Space will be the problem with Radix sort or similar implementations (as mentioned by KirarinSnow) because the dataset is huge.
The below is my solution for a one time duplicate counting with limits on how much space can be used.
If we have the storage available for holding 1 billion elements in my memory, we can go for sorting them in place by heap-sort in Θ(n log n) time and then by simply traversing the collection once in O(n) time and doing this:
if (a[i] == a[i+1])
dupCount++;
If we do not have that much memory available, we can divide the input file on disk into smaller files (till the size becomes small enough to hold the collection in memory); then sort each such small file by using the above technique; then merge them together. This requires many passes on the main input file.
I will like to keep away from quick-sort because the dataset is huge. If I could squeeze in some memory for the second case, I would better use it to reduce the number of passes rather than waste it in merge-sort/quick-sort (actually, it depends heavily on the type of input we have at hand).
Edit: SQl/DB solutions are good only when you need to store this data for a long duration.
Have you tried a Hash-map (Dictionary in .Net)?
Dictionary<String, byte> would only take up 5 bytes per entry on x86 (4 for the pointer to the string pool, 1 for the byte), which is about 400M elements. If there are many duplicates, they should be able to fit. Implementation-wise, it might be verrryy slow (or not work), since you also need to store all those strings in memory.
If the strings are very similar, you could also write your own Trie implementation.

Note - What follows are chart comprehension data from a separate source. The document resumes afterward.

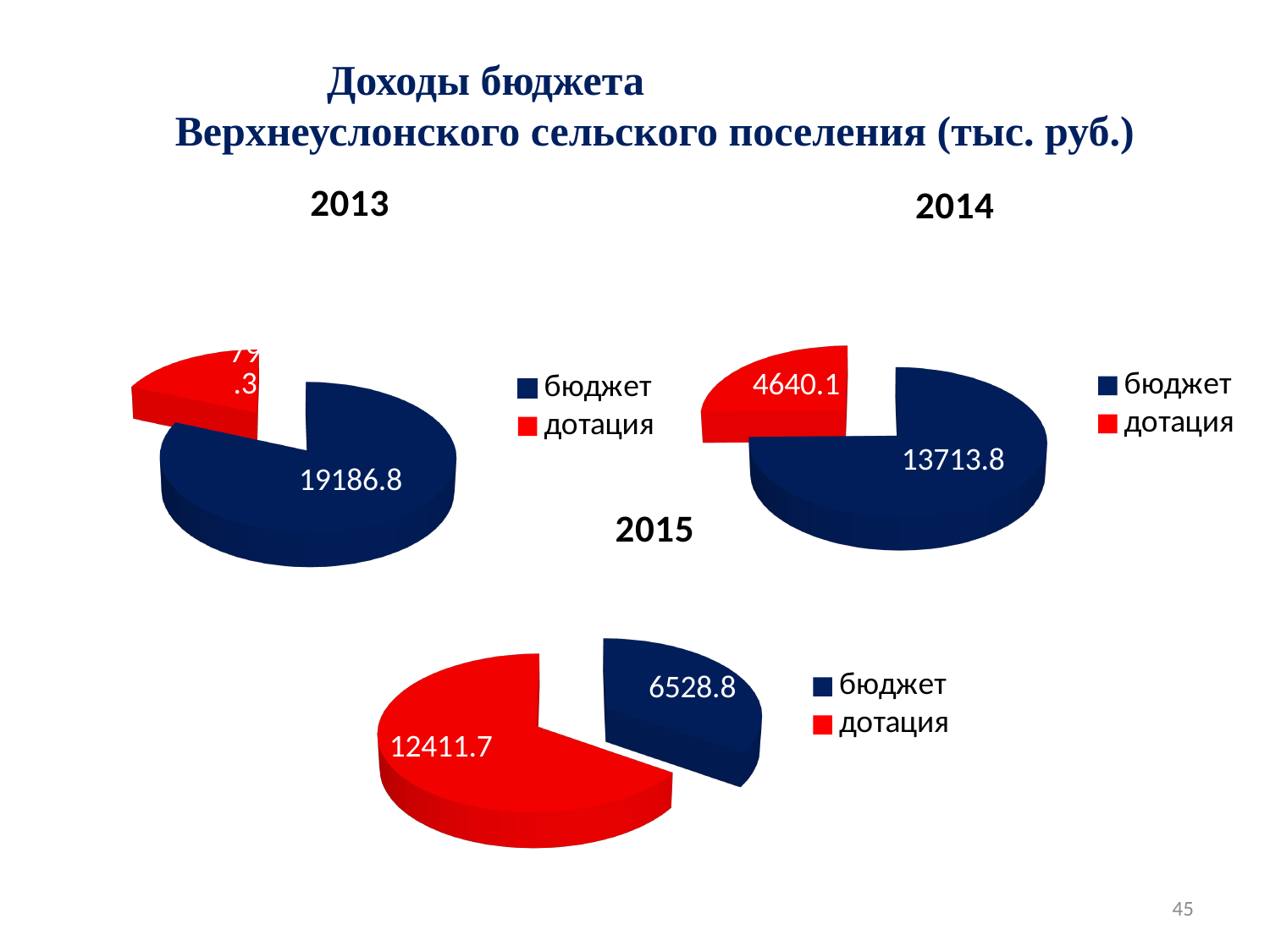
In the 2014 pie chart, which category has the smallest slice? дотация In the 2013 pie chart, what is the value for бюджет? 19186.8 In the 2014 pie chart, what is the value for бюджет? 13713.8 In the 2014 pie chart, what is the difference between бюджет and дотация? 9073.7 Which is larger: бюджет in the 2013 pie chart or бюджет in the 2014 pie chart? бюджет in 2013 What kind of chart is used for the 2014 data on the slide? pie chart In the 2015 pie chart, what is the value for дотация? 12411.7 In the 2014 pie chart, what is the value for дотация? 4640.1 In the 2015 pie chart, what is the value for бюджет? 6528.8 In the 2015 pie chart, what is the difference between дотация and бюджет? 5882.9 In the 2015 pie chart, which category has the largest slice? дотация How many entries does the legend of the 2015 pie chart list? 2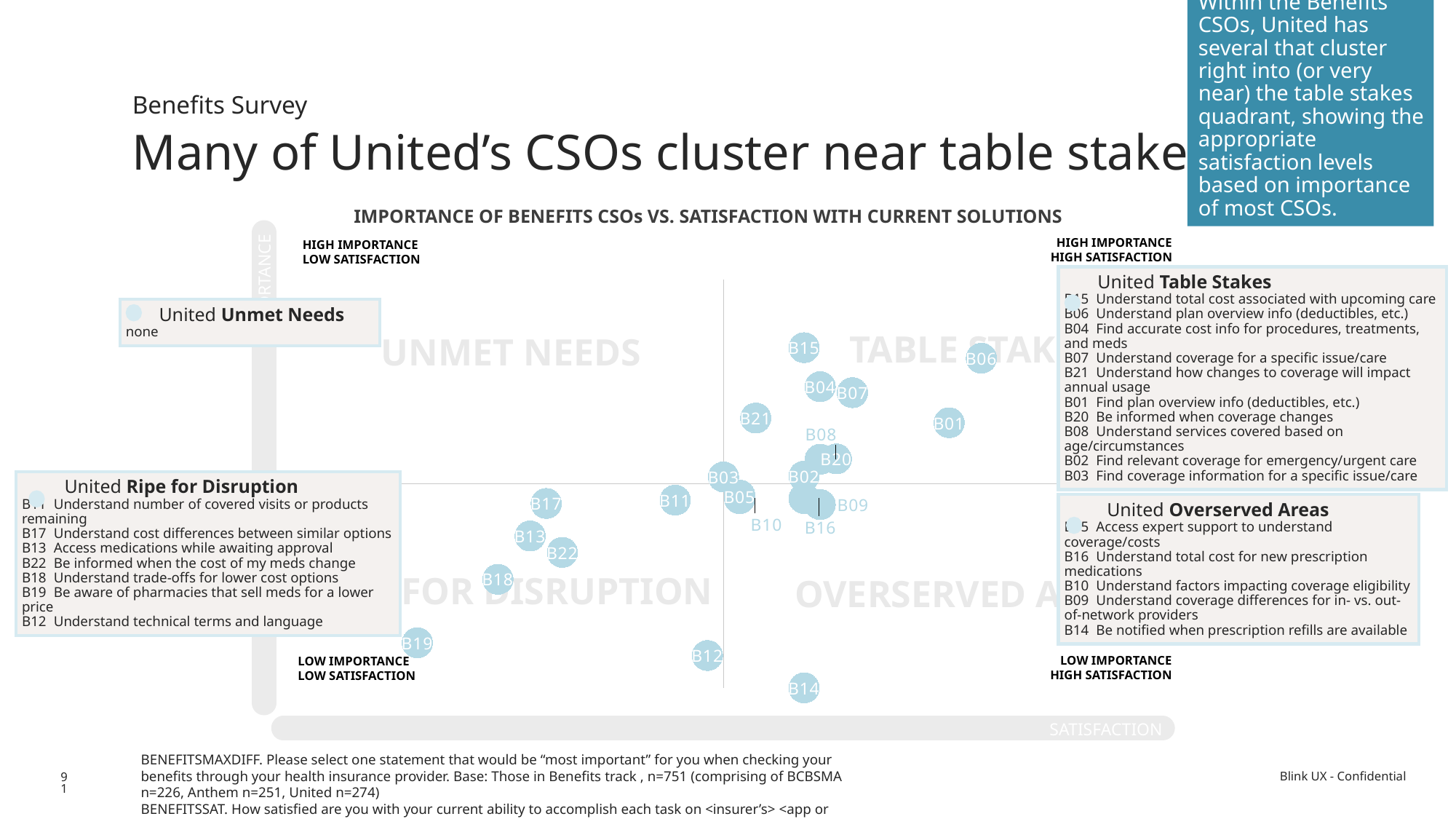
Which quadrant of the chart does B01 fall in? Table Stakes Which has higher importance, B19 or B14? B19 Which data point has the lowest satisfaction (is plotted furthest left)? B19 What kind of chart is shown on the slide? Scatter chart How many of United's CSOs are listed in the Unmet Needs quadrant? none How many labeled data points are plotted on the chart? 22 Which quadrant of the chart does B14 fall in? Overserved Areas Which quadrant of the chart does B19 fall in? Ripe for Disruption Which data point has the highest satisfaction (is plotted furthest right)? B06 What is the title of the chart? IMPORTANCE OF BENEFITS CSOs VS. SATISFACTION WITH CURRENT SOLUTIONS Which has higher satisfaction, B18 or B22? B22 Which data point has the lowest importance (is plotted lowest on the chart)? B14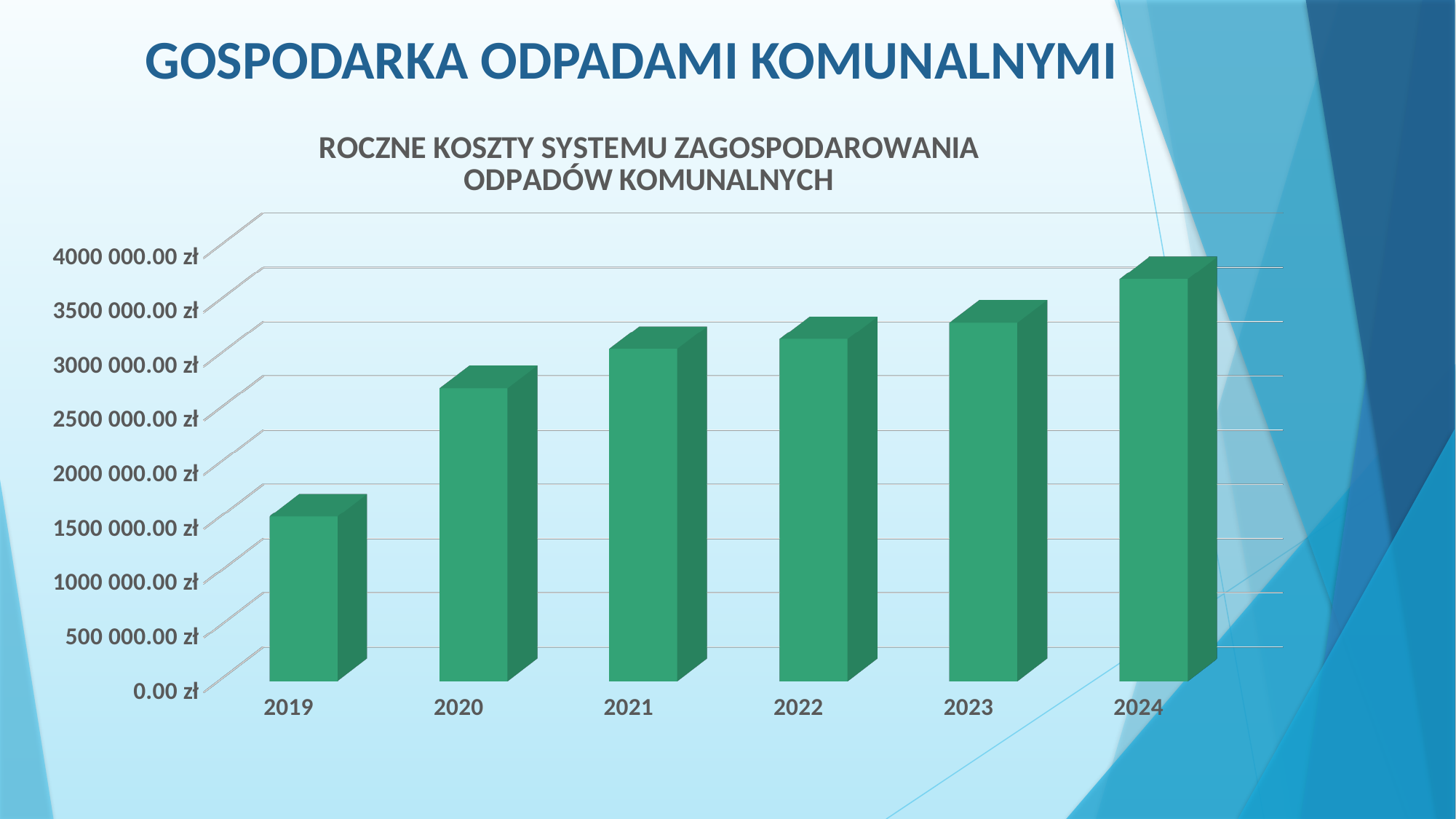
How many years are shown on the x axis of the chart? 6 Is the value for 2020 greater or less than 2500 000.00 zł? greater Which year has the highest annual cost in the chart? 2024 Is the value for 2019 greater or less than 2000 000.00 zł? less Which year has the larger value, 2019 or 2020? 2020 Is the value for 2022 greater or less than 3000 000.00 zł? greater Do the annual costs rise or fall from 2019 to 2024? rise What colour are the bars in the chart? green Which year has the lowest annual cost in the chart? 2019 What is the title of the chart? ROCZNE KOSZTY SYSTEMU ZAGOSPODAROWANIA ODPADÓW KOMUNALNYCH What kind of chart is shown on the slide? bar chart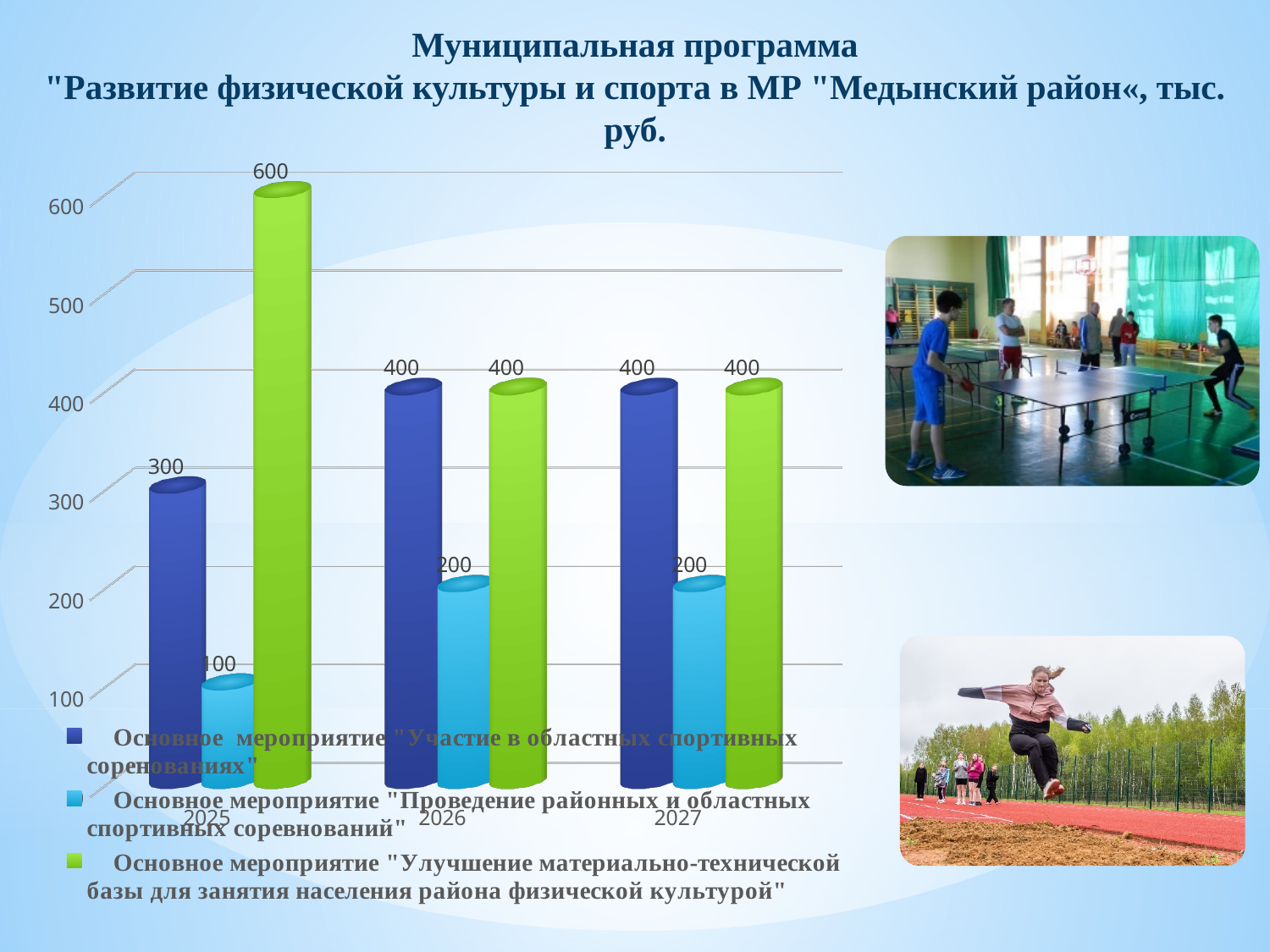
What is the value for 2025 for the series "Улучшение материально-технической базы для занятия населения района физической культурой"? 600 Which year has the highest value for the series "Улучшение материально-технической базы для занятия населения района физической культурой"? 2025 What is the value for 2027 for the series "Участие в областных спортивных соревнованиях"? 400 Which year has the lowest value for the series "Проведение районных и областных спортивных соревнований"? 2025 How many years are shown on the x axis of the chart? 3 What is the difference between the 2025 values of the series "Улучшение материально-технической базы..." and "Участие в областных спортивных соревнованиях"? 300 Does the value for the series "Участие в областных спортивных соревнованиях" rise or fall from 2025 to 2026? Rise How many series does the chart legend list? 3 What kind of chart is shown on the slide? Bar chart What is the value for 2026 for the series "Проведение районных и областных спортивных соревнований"? 200 In 2025, which series has the larger value: "Участие в областных спортивных соревнованиях" or "Проведение районных и областных спортивных соревнований"? Участие в областных спортивных соревнованиях What is the value for 2025 for the series "Участие в областных спортивных соревнованиях"? 300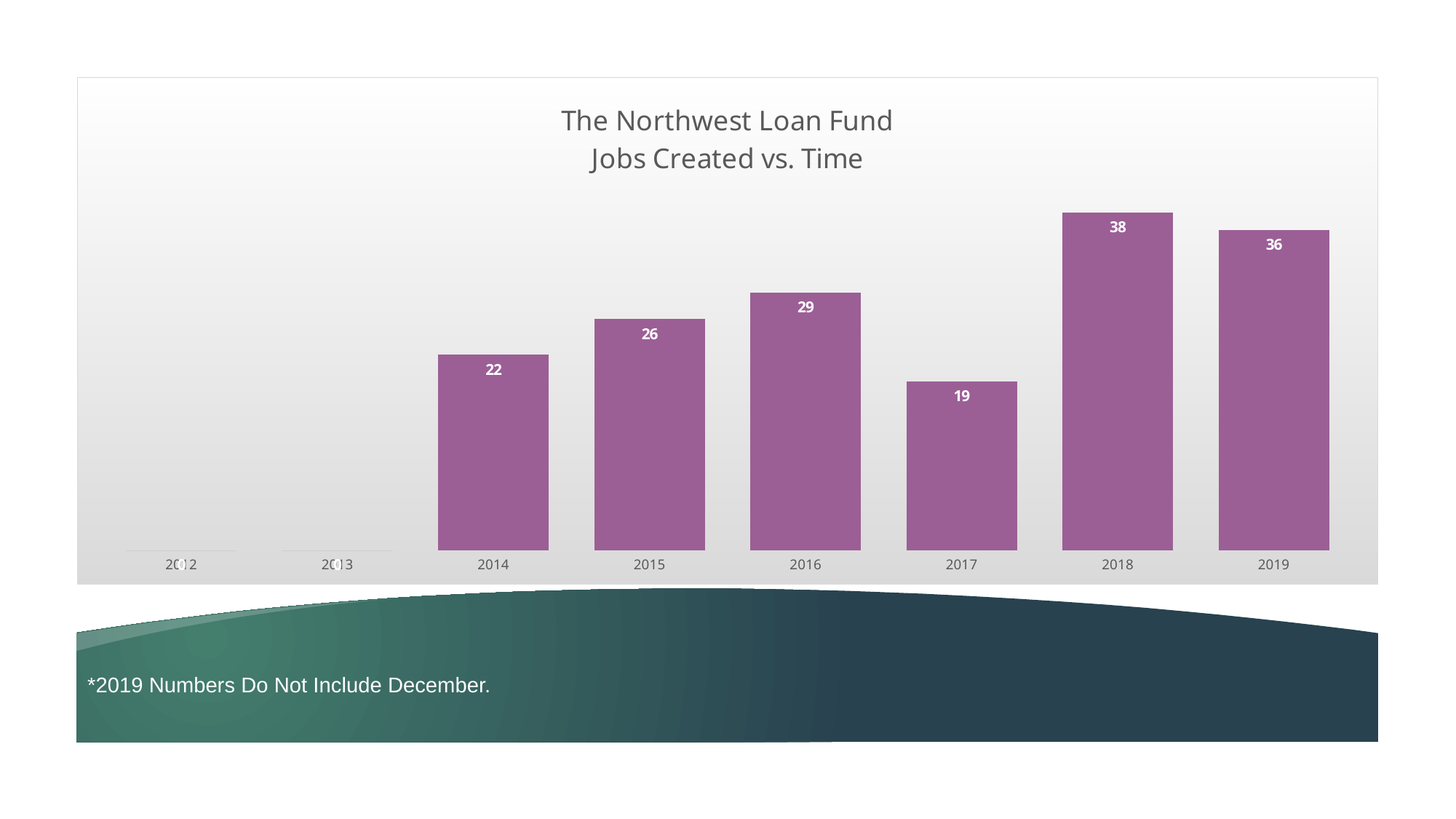
Which year has the highest number of jobs created? 2018 How many years are shown on the x axis? 8 What is the difference between the values for 2016 and 2015? 3 What is the value shown for 2014? 22 How many jobs were created in 2017? 19 How many jobs were created in 2018? 38 Do the values rise or fall from 2014 to 2016? Rise What is the difference between the values for 2018 and 2017? 19 Which year has a larger value, 2019 or 2016? 2019 What is the title of the chart? The Northwest Loan Fund Jobs Created vs. Time Among the years with labelled bars, which year has the lowest number of jobs created? 2017 What kind of chart is shown on the slide? Bar chart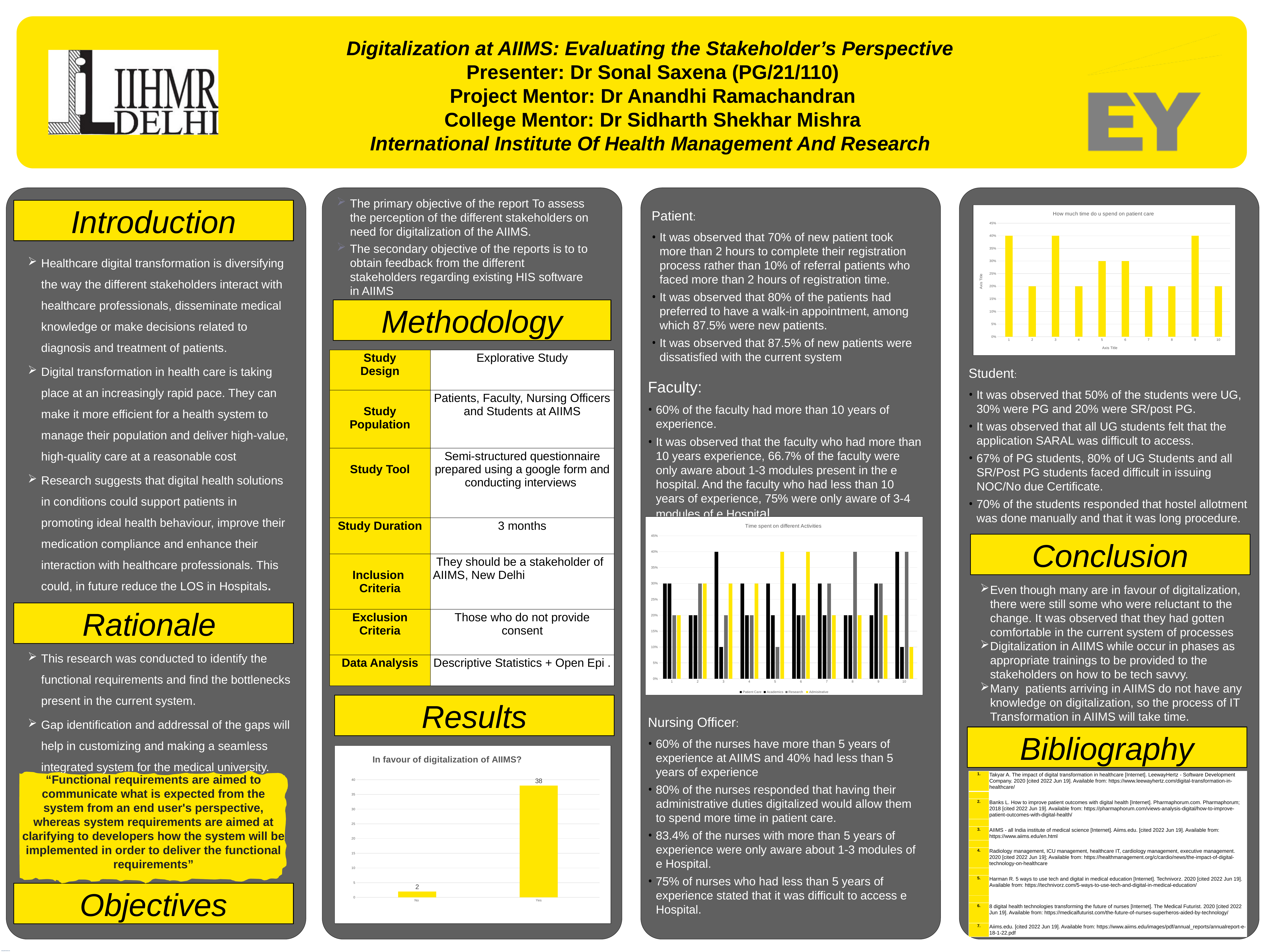
In the 'In favour of digitalization of AIIMS?' chart, which category has the higher value? Yes How many categories are shown along the x axis of the 'Time spent on different Activities' chart? 10 In the 'In favour of digitalization of AIIMS?' chart, what is the difference between the Yes and No values? 36 In the 'In favour of digitalization of AIIMS?' chart, what is the value for No? 2 How many series does the legend of the 'Time spent on different Activities' chart list? 4 How many bars are shown in the 'How much time do u spend on patient care' chart? 10 In the 'How much time do u spend on patient care' chart, is the value for category 2 greater or less than 30%? less In the 'In favour of digitalization of AIIMS?' chart, what is the value for Yes? 38 How many categories are shown in the 'In favour of digitalization of AIIMS?' chart? 2 What kind of chart is the 'In favour of digitalization of AIIMS?' chart? Bar chart What are the series names in the legend of the 'Time spent on different Activities' chart? Patient Care, Academics, Research, Admisitrative In the 'How much time do u spend on patient care' chart, is the value for category 1 greater or less than 30%? greater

Otherwise, you best bets would be to sort the data in-place on disk (after which counting unique elements is trivial), or use a lower-level, more memory-tight language like C++.
A Dictionary<> is internally organized as a list of lists. You won't get close to the (2GB/8)^2 limit on a 64-bit machine.
I agree with the other posters regarding a database solution, but further to that, a reasonably-intelligent use of triggers, and a potentially-cute indexing scheme (i.e. a numerical representation of the strings) would be the fastest approach, IMHO.
If What you need is a close approximation of the unique counts then look for HyperLogLog Algorithm. It is used to get a close estimation of the cardinality of large datasets like the one you are referring to. Google BigQuery, Reddit use that for similar purposes. Many modern databases have implemented this. It is pretty fast and can work with minimal memory.